Bakan Özhaseki, Talas'taki Selçuklu Evi'nde düzenlenen toplantıda gençlerle buluştu. Özhaseki, toplantı öncesi gazetecilere yaptığı açıklamada, Suriye konusunda hükümet olarak ortaya koydukları tavrın ne kadar haklı olduğunun, son kimyasal silahlı saldırıyla bir kez daha ortaya çıktığını söyledi. Bakan Özhaseki, şöyle konuştu: "Türkiye Cumhuriyeti önce Esed'i iyiliğe tutarak, orada demokratik bir ortamın sağlanması, insanlara mutlu bir ortamın sağlanması açısından hep dostane tavırlar gerçekleştirdi. Fakat diktatörlük saklanacak bir şey değil. 40 tane bohçaya da sarsanız, 40 gün sonra kokusu çıkan bir şey. Esed, orada gerçek yüzünü gösterince, haliyle biz cephe aldık. Fakat dünya devletleri, 'Buradan nasıl bir çıkarım yaparız?', 'Nasıl bir ortam sağlarız?' diye hesaplar yaptıkları için hep Esed'ın yanında yer aldılar. Oraya gelebilmek için bahaneler buldular. Kimisi sıcak denizlere açılmak için, kimi bir takım tabii kaynaklara inebilmek için kimi Ortadoğu'da söz sahibi olabilmek için devamlı çok çirkin politikalar ürettiler. Demokrasi getireceğini vaad eden ülkeler bile orada gerçek niyetlerinin demokrasi olmadığını, ortaya koydukları tavırlarla, yaptıkları işlerle bir kez daha göstermiş oldular. Biz ama çok nettik. Esed'a karşı tavrımızda da çok nettik. O çirkinliklerini biliyorduk."
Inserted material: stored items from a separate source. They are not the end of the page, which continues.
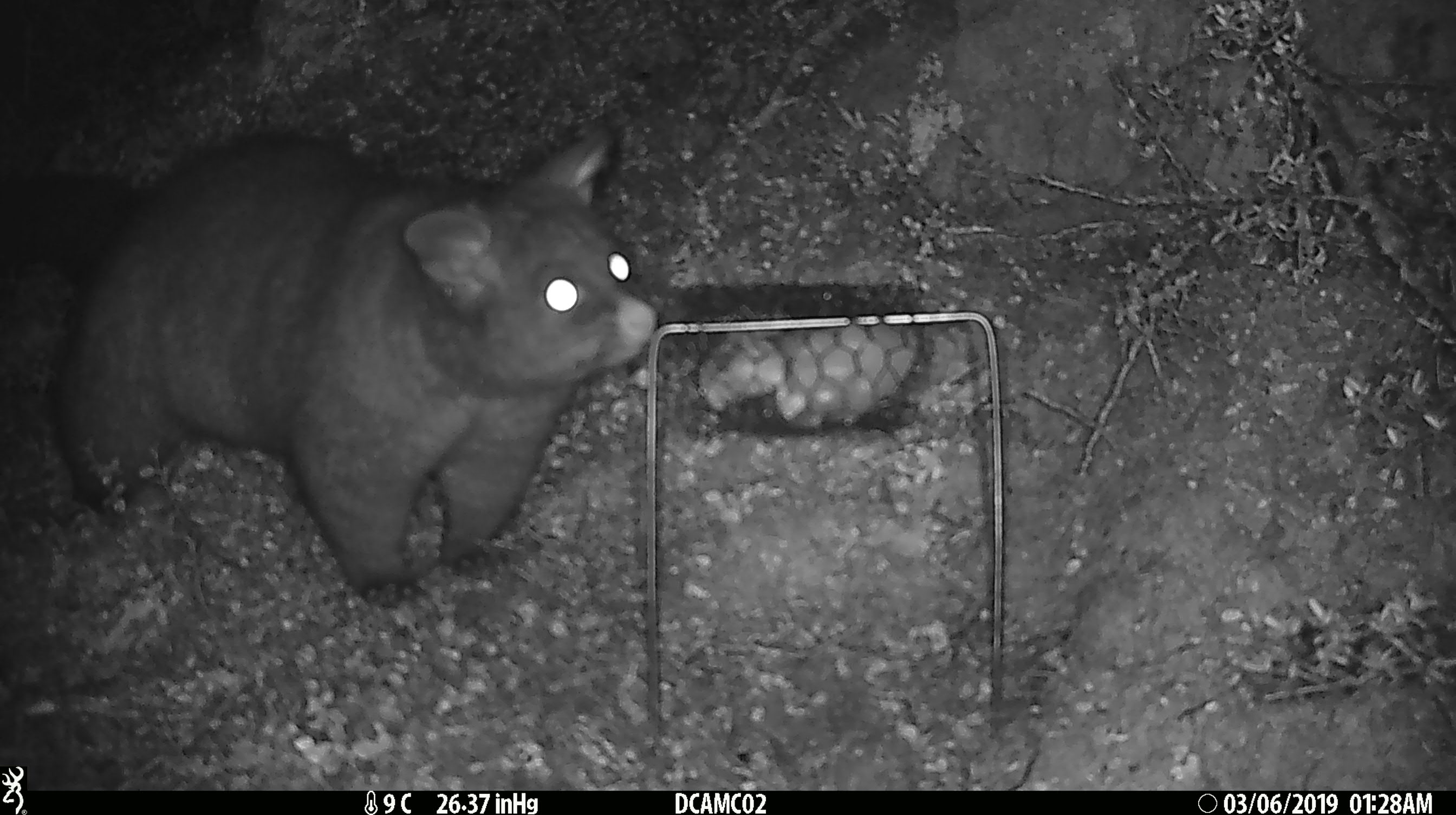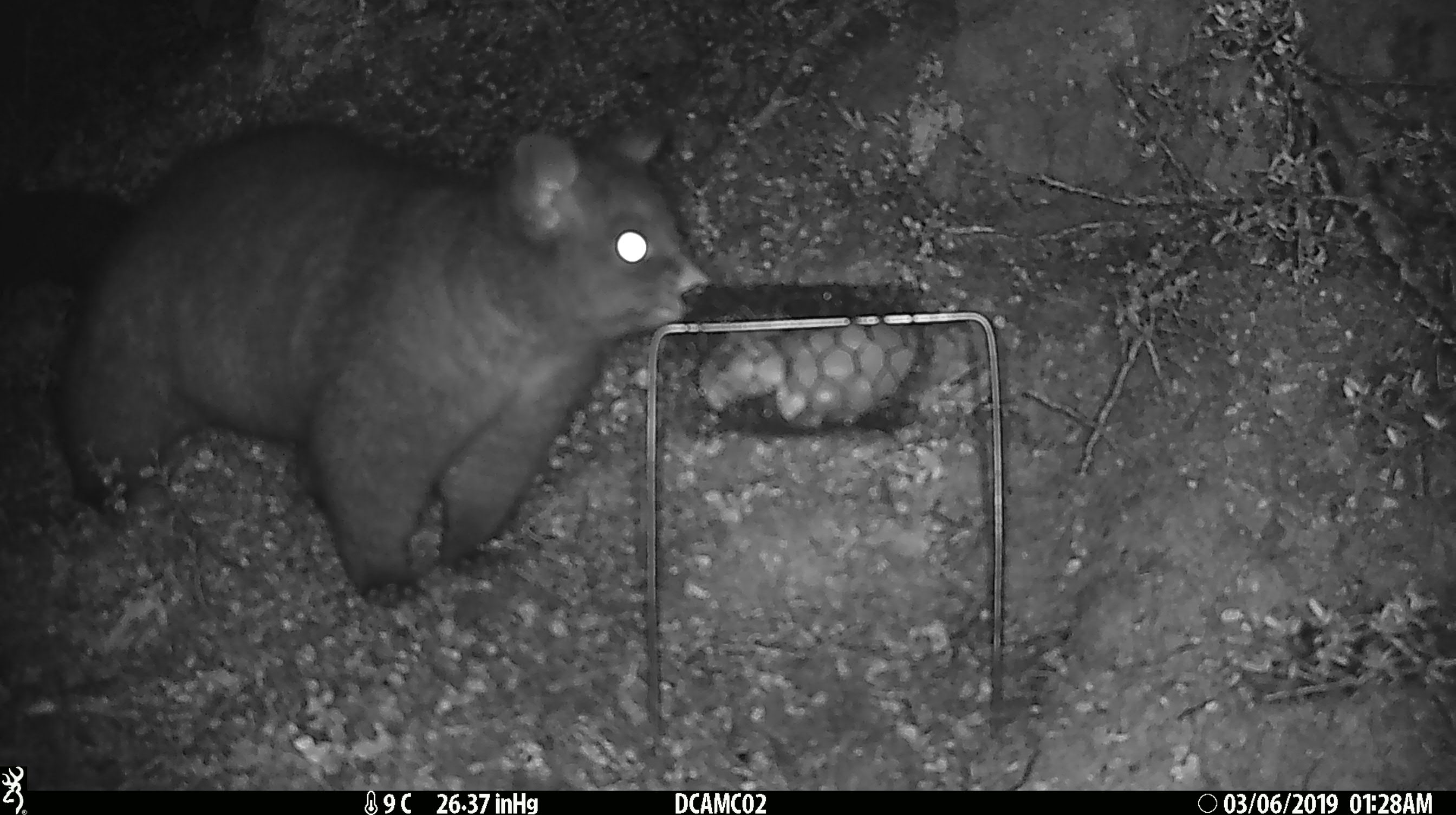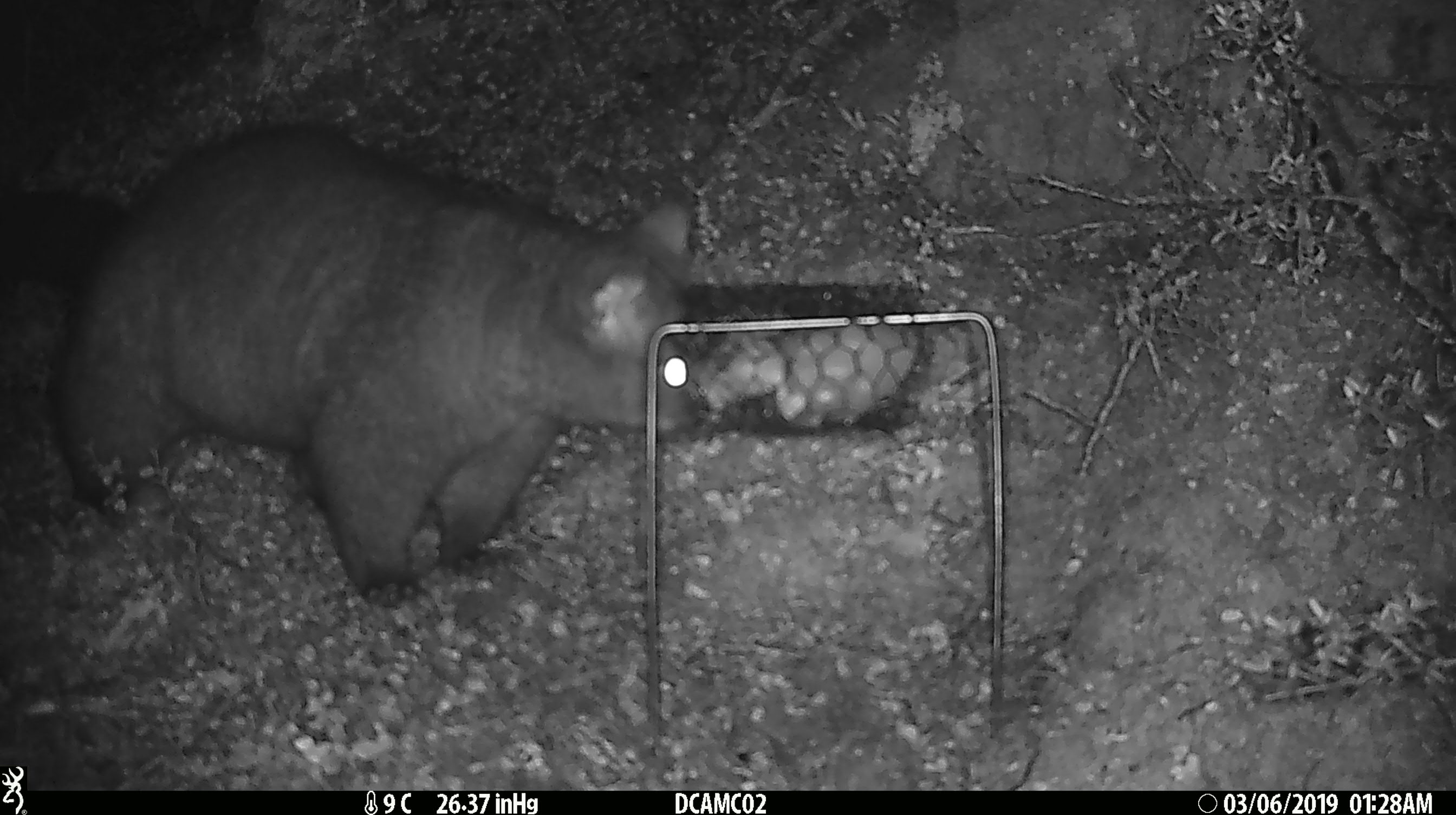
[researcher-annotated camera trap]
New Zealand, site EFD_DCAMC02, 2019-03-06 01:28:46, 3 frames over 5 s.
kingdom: Animalia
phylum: Chordata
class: Mammalia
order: Diprotodontia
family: Phalangeridae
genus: Trichosurus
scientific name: Trichosurus vulpecula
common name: common brushtail possum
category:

Beşar Esad'ın, daha büyük vahşetler işleyebileceğinin de farkında olduklarını vurgulayan Özhaseki, "Biz 'zalim', 'katil' dedikçe, ne yazık ki bizim ana muhalefet de gidip yanında yer alarak, elini sıkarak, sırnaşarak resimler vermeye devam etti. Şimdi destekledikleri, ayakta tutmaya çalıştıkları Esed'ın işlediği cinayetlerden dolayı ortaya çıkacak ahlarda herhalde sorumlulukları vardır bunların. Esed'e destek verenlerin herhalde Allah indinde çok hesapları vardır. O yavruların, küçücük çocukların ahı yerde kalmayacaktır. Türkiye, bu konuda dünyanın vicdanı olmaya devam ediyor. Kötüye kötü demeye, katile katil demeye devam ediyor. Belki de insanlığın söyleyemediği çirkinlikler karşısında Türkiye çok net tavrını ortaya koyuyor. Doğrusu Esed'in bu zulmünün bir an önce bitmesi lazım" diye konuştu.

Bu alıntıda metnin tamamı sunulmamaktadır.